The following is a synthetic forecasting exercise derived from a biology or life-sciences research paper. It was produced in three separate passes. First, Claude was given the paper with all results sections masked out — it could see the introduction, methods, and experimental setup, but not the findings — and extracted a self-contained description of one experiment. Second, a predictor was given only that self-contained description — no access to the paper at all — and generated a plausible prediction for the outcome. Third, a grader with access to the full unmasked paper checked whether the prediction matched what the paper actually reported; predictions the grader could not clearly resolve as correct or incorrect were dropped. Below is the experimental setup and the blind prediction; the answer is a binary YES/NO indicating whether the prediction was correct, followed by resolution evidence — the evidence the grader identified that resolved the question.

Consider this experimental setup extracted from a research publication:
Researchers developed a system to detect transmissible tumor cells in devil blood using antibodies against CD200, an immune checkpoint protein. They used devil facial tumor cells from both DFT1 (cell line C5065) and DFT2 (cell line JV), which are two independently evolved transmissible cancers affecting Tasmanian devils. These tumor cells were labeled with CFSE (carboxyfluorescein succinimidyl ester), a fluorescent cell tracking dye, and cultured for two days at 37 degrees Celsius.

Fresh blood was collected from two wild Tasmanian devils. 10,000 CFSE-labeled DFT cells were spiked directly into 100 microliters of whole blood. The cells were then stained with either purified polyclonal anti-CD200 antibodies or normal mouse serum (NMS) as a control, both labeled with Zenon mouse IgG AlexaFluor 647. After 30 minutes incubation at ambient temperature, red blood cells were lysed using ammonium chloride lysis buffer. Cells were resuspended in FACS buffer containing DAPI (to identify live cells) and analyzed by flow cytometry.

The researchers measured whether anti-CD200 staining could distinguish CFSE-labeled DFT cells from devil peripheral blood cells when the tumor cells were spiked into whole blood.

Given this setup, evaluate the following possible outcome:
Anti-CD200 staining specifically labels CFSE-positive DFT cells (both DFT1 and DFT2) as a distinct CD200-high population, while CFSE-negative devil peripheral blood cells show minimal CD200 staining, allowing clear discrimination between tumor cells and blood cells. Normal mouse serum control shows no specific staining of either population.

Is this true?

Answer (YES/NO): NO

○ ○ ○ ○

[EXERCISE INSTRUCTIONS]: Extract, exactly, the lines above that begin at the line containing "Fresh blood was" and end at the final line of the records; add no other text.

[THE COMPLETED TASK]:
Fresh blood was collected from two wild Tasmanian devils. 10,000 CFSE-labeled DFT cells were spiked directly into 100 microliters of whole blood. The cells were then stained with either purified polyclonal anti-CD200 antibodies or normal mouse serum (NMS) as a control, both labeled with Zenon mouse IgG AlexaFluor 647. After 30 minutes incubation at ambient temperature, red blood cells were lysed using ammonium chloride lysis buffer. Cells were resuspended in FACS buffer containing DAPI (to identify live cells) and analyzed by flow cytometry.

The researchers measured whether anti-CD200 staining could distinguish CFSE-labeled DFT cells from devil peripheral blood cells when the tumor cells were spiked into whole blood.

Given this setup, evaluate the following possible outcome:
Anti-CD200 staining specifically labels CFSE-positive DFT cells (both DFT1 and DFT2) as a distinct CD200-high population, while CFSE-negative devil peripheral blood cells show minimal CD200 staining, allowing clear discrimination between tumor cells and blood cells. Normal mouse serum control shows no specific staining of either population.

Is this true?

Answer (YES/NO): NO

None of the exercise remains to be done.